My 20 year old son just lost his job this morning. He had brutal hours, a 45 minute drive at 5 in the morning for a 6 a.m. shift, never home until after 5 each evening but it was a well paying job for a kid just out of high school.
This son has only been living with me for seven years, arriving at age 13, parentified and caring for his six younger siblings; he’d never really been a child at all. Now secure in his family here, he has emotionally progressed to about the age of seven. He’s short-sighted, often unable to understand the big pictures or many of the nuances of life.
We walk a tightrope, he and I. I’m still in the position of being a nagging mother, because he still lives with me and obviously needs guidance. He worked under a point system at work, it was a manufacturing plant, and if one earned so many points against oneself then one knew they’d be fired. It was inevitable, and self-sabotaging on his part somewhat.
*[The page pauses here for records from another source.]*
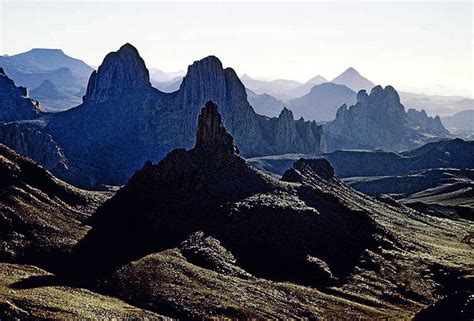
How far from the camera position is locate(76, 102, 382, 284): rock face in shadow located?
120m

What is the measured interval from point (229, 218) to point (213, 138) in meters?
32.6

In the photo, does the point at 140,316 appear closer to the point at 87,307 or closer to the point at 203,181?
the point at 87,307

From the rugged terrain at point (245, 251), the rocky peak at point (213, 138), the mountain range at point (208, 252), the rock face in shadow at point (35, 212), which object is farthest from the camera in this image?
the rocky peak at point (213, 138)

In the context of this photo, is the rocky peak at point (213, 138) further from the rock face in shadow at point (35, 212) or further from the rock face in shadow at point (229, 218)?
the rock face in shadow at point (35, 212)

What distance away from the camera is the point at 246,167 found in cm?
15962

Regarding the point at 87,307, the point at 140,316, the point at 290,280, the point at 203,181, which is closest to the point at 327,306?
the point at 290,280

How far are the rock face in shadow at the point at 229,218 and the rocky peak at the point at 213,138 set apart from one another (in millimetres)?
289

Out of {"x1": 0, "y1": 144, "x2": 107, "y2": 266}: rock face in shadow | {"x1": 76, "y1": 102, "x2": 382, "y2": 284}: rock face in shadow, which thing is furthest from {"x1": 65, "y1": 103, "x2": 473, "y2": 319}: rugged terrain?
{"x1": 0, "y1": 144, "x2": 107, "y2": 266}: rock face in shadow

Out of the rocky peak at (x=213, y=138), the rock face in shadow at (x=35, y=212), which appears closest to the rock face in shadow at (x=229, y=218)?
the rocky peak at (x=213, y=138)

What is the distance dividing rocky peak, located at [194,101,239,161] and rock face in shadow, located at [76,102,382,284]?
29cm

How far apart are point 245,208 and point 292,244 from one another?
53.2 ft

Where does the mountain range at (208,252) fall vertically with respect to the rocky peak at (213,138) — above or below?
below

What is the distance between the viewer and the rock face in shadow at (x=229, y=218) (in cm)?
12050

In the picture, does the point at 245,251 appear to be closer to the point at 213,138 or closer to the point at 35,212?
the point at 213,138
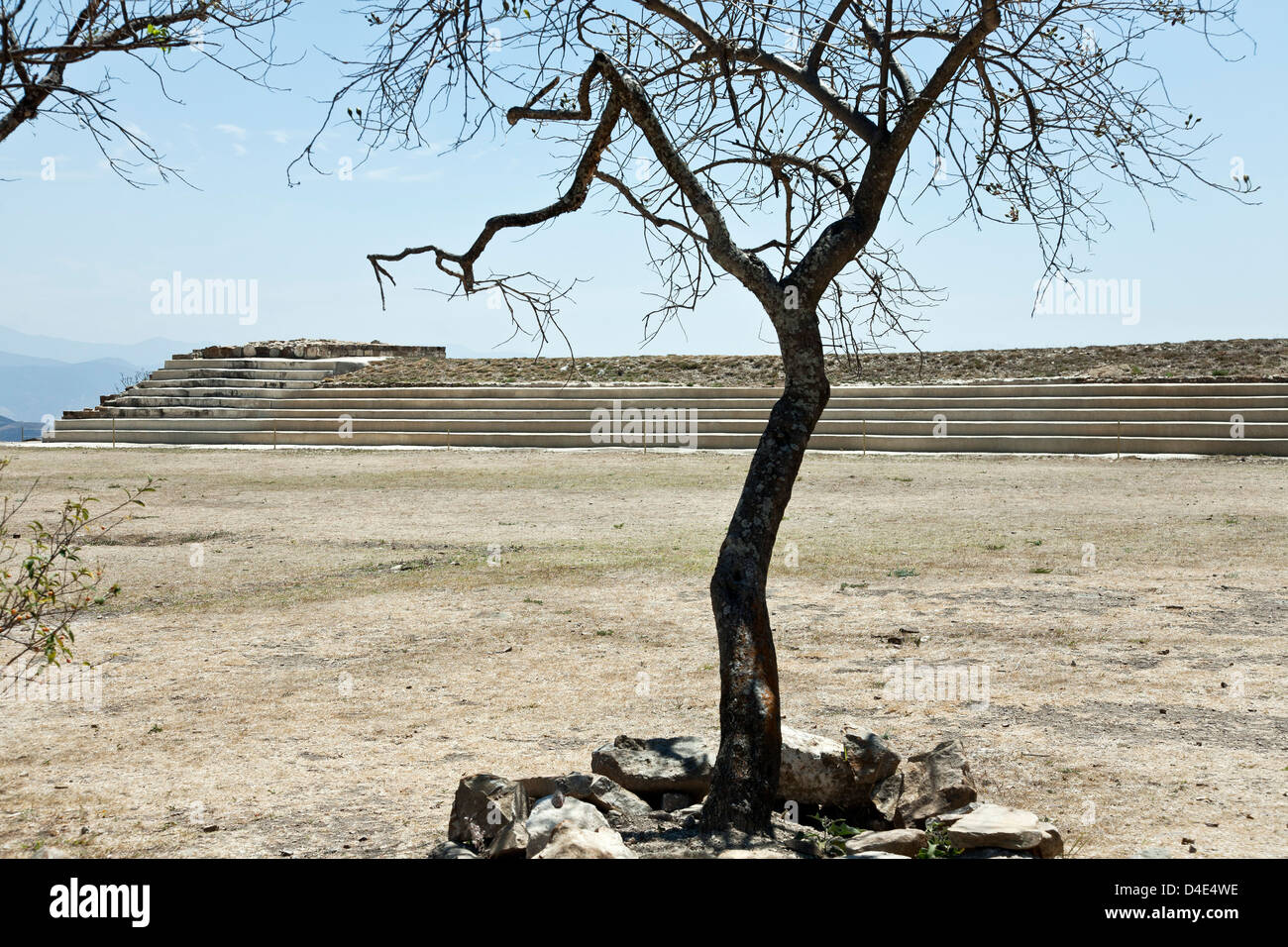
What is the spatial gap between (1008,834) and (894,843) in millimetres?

His boss had repeatedly warned him, as had I, yet he felt invincible, or like an inexperienced know-it-all, 20 year old who is clueless and not yet ready to accept responsibility.
He’s probably blown $12,000 this year on eating out, trendy clothes and stuff, with little to show other than a 13 year old paid-for car. No apartment, no savings, little progress in growing up as he’s fearful that it is a personal rejection from me…that I don’t want to be his mom anymore.
I do want to be his mom; I just don’t want him to be a child.
I’m bummed about it all in a big way, back to square one with a large baby it seems. In just two weeks I would have had all my kids in school, even my real baby will start Pre-K, allowing me six or so hours everyday to get the chores done and can all these tomatoes, but now I fear starting up the “you best get off your butt and get another job,” routine battles that I’ve fought for years. My 25 year old son has also been laid off, and my 21 year old son’s work hours have been reduced to a joke.
Y’all want fries with that? There’s a future for you.